▶ **Zadania do wykonania**
1 – Wypisz wszystkie fragmenty, które w tekście o akcji „Lekarze Kobietom” są ujęte w cudzysłów.
2 – Dopisz dalszy ciąg tekstu o akcji „Lekarze Kobietom”, zaczynając po jego ostatnim zdaniu.

▶ **Fragment strony**
::::::::

Ministerstwo Zdrowia odniosło się do akcji "Lekarze Kobietom". Co za kuriozum!
Od 22 lipca Polki nie mogą kupować pigułek "dzień po" bez recepty. Sejm przegłosował nowelizację ustawy, która dotąd im na to pozwalała. Andrzej Duda nie ma wątpliwości, że ten zakaz wyjdzie kobietom na dobre. Innego zdania jest grupa lekarzy, przepisujących recepty za darmo lub symboliczną złotówkę. Resort zdrowia postanowił skomentował ten "afront" - w typowy dla siebie sposób.
Rzeczniczka ministerstwaw rozmowie z Polską Agencją Prasową stwierdziła, że "lekarze muszą wykonywać swój zawód zgodnie z obowiązującymi przepisami". W przysiędze Hipokratesa nie ma o tym słowa, jest za to taki fragment: "Służyć życiu i zdrowiu ludzkiemu, według najlepszej wiedzy przeciwdziałać cierpieniu i zapobiegać chorobom, a chorym nieść pomoc bez żadnych różnic". Odnosi się wrażenie, że Konstantemu Radziwiłłowi (z zawodu lekarzowi) nie do końca o to chodzi.

::::::::

▶ **Informacje**
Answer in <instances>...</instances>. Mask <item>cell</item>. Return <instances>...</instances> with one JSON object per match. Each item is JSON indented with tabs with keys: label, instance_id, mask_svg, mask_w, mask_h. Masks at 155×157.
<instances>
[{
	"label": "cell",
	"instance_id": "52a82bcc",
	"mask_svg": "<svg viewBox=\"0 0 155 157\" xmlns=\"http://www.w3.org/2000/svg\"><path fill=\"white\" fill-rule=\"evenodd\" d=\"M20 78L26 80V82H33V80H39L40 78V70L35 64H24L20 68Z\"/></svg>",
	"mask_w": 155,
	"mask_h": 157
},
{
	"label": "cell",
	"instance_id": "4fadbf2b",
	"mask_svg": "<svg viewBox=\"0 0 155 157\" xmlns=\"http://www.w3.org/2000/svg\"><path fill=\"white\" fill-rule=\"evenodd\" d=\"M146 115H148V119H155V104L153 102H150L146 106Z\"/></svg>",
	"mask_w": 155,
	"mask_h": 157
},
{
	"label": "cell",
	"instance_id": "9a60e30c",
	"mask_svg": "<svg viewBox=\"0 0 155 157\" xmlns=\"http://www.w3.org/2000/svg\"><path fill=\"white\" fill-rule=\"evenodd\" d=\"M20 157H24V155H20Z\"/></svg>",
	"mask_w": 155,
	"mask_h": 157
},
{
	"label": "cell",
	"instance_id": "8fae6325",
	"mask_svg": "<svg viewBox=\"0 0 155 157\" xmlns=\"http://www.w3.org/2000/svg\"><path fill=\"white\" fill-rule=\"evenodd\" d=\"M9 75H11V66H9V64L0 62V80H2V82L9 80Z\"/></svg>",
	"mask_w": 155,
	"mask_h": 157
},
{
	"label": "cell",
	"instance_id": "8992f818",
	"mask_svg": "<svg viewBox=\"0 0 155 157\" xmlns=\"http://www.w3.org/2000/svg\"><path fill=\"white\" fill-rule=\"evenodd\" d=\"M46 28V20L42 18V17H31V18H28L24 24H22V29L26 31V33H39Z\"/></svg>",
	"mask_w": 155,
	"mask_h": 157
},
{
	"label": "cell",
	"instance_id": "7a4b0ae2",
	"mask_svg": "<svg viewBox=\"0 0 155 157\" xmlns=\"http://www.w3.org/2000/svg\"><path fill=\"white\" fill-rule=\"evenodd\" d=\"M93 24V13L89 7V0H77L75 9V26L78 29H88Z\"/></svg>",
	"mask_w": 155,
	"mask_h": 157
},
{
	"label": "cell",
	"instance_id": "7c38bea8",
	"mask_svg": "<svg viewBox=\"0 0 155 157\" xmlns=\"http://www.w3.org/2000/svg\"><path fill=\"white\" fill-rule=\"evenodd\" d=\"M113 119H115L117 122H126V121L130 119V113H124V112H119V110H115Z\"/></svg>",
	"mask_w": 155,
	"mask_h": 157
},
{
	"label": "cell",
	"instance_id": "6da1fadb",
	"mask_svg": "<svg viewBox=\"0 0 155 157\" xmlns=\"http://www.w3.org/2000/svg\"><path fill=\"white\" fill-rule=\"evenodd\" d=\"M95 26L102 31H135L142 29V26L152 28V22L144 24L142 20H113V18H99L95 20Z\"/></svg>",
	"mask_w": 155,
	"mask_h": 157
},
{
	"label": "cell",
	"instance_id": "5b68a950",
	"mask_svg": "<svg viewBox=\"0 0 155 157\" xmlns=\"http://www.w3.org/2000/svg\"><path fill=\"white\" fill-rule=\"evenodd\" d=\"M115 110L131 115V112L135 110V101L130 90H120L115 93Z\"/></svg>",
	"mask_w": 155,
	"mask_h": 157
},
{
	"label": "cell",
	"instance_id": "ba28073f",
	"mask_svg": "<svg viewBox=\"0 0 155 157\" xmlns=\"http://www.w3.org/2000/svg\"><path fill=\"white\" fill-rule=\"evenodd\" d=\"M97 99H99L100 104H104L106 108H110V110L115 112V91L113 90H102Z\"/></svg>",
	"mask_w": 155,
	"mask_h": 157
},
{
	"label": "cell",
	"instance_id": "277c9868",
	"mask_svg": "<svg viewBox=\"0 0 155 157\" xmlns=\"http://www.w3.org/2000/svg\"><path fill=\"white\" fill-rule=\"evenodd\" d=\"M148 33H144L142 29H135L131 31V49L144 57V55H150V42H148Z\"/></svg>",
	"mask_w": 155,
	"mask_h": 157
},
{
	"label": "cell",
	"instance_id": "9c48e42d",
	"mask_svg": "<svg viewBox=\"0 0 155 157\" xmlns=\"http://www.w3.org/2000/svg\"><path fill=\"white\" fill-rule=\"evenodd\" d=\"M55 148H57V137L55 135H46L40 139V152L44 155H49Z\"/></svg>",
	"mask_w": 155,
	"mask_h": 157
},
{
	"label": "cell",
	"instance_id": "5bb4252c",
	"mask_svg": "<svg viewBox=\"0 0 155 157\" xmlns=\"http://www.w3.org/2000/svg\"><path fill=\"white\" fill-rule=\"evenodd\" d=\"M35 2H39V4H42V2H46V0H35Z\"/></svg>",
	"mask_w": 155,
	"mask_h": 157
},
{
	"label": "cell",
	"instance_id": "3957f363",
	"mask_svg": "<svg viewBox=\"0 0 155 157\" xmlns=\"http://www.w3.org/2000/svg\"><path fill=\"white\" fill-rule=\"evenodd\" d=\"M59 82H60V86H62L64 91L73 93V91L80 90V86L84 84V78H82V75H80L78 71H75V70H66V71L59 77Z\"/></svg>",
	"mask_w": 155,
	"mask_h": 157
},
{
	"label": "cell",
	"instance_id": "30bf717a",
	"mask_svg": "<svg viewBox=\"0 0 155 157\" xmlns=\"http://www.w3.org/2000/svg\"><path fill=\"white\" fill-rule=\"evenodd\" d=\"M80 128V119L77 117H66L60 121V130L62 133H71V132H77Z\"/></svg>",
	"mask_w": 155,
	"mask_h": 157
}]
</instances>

::::::::

▶ **Udzielone odpowiedzi**
1 –
- "Lekarze Kobietom"
- "dzień po"
- "afront"
- "lekarze muszą wykonywać swój zawód zgodnie z obowiązującymi przepisami"
- "Służyć życiu i zdrowiu ludzkiemu, według najlepszej wiedzy przeciwdziałać cierpieniu i zapobiegać chorobom, a chorym nieść pomoc bez żadnych różnic"

2 –
Według rzeczniczki, do wydania pigułki "dzień po" potrzebne są" wywiad, badanie przedmiotowe czy ewentualne badania dodatkowe". Pigułka, jak sama nazwa wskazuje, jest dedykowana kobietom, które potrzebują jej natychmiast i zwyczajnie mogą nie mieć czasu na serię badań. Czekanie w kolejce do lekarza po receptę dla wielu będzie wyrokiem.
Gorzej, jeśli ów lekarz zasłoni się tzw. Klauzulą sumienia, do jakiej rzeczniczka również się odniosła. "Deklaracja o niekorzystaniu przez lekarza z klauzuli sumienia jest zapowiedzią niekierowania się sumieniem, a przecież lekarz nie może z góry zakładać, że okoliczności, w których się znajdzie, nie wywołają u niego sprzeciwu sumienia - skwitowała.